What are the Miscellaneous Prohibitions of Marriage under Muslim Law in India?
(b) Rule of Equality (Al-kafat):
Besides the above-mentioned relative prohibitions, there is another prohibition which may be regarded as a restriction by society rather than by law. The society desires that for a happy married life the social status of the husband and wife must be equal.
This is termed as the rule of equality. If a marriage has been contracted in violation of this rule i.e. where the husband and wife are not of equal status, the marriage is perfectly valid but the Kazi or the court may invalidate the marriage.
Under the Shia law this prohibition is not recognised.
(c) Re-Marriage between Divorced Couple:
After dissolution of marriage, husband and wife are free to re-marry with other persons. But, there is prohibition in the re-marriage of the same persons who were husband and wife before divorce. If the same husband and wife want to marry again they have to fulfill a very strict condition.

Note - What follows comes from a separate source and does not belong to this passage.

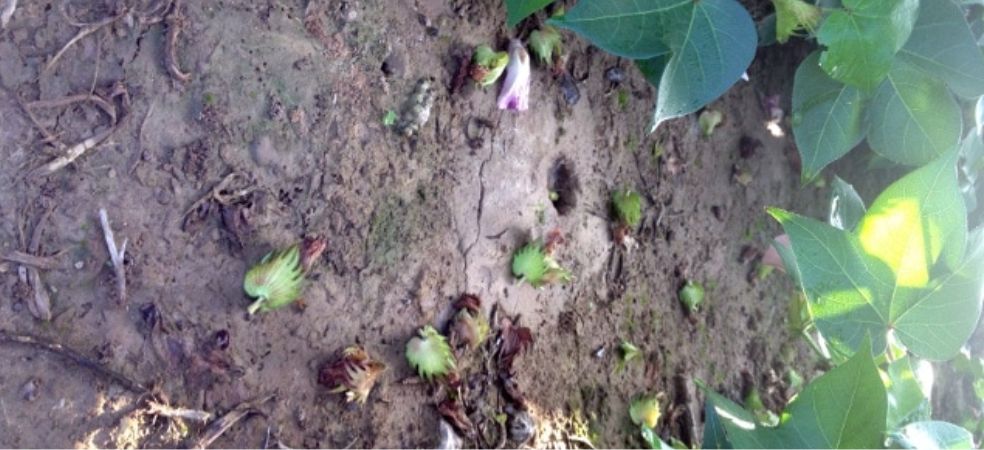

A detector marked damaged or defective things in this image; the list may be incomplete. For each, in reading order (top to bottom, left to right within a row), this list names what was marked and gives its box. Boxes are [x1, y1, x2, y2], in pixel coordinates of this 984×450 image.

broken stick [99, 208, 129, 308]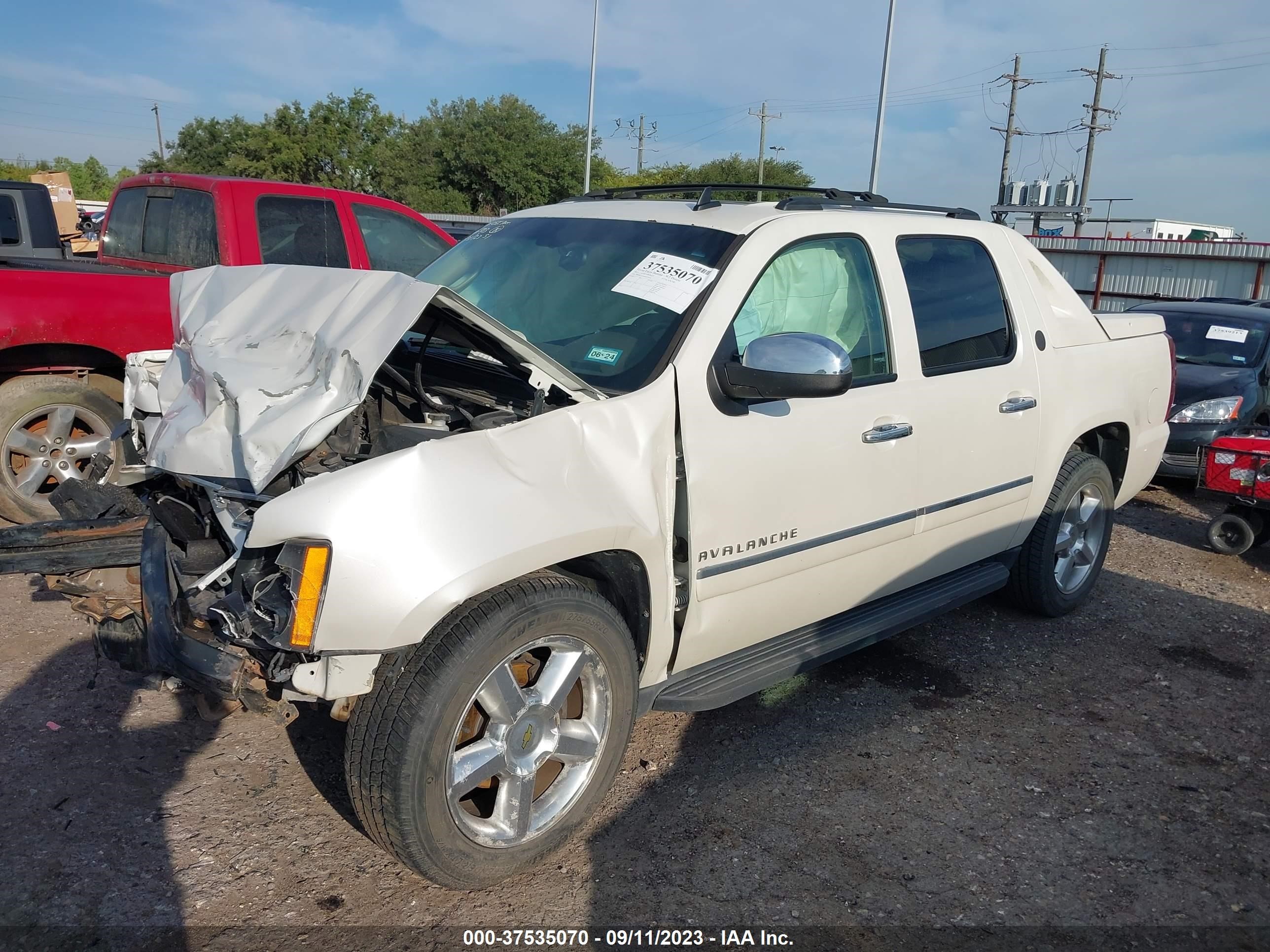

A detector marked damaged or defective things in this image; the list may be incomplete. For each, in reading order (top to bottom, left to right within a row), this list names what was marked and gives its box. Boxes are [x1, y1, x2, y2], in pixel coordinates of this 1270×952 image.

The condition is that after her Iddat, the divorced wife should first contract a valid marriage with some other person. This marriage is consummated. Thereafter that other person divorces the wife voluntarily. After divorce, the wife observes Iddat. After completion of this Iddat, she is entitled to re-marry her former husband. However, if this condition has not been fulfilled, the re-marriage of the divorced couple is merely irregular (fasid); it is not void (batil)?
Under Muslim law, a man has legal right to marry with four women at a time. But, a Muslim woman has no such right. A Muslim woman is prohibited to contract second marriage during the continuance of the first marriage. If she contracts a second marriage during subsistence of the first, the second marriage is void both under Sunni law as well as under the Shia law.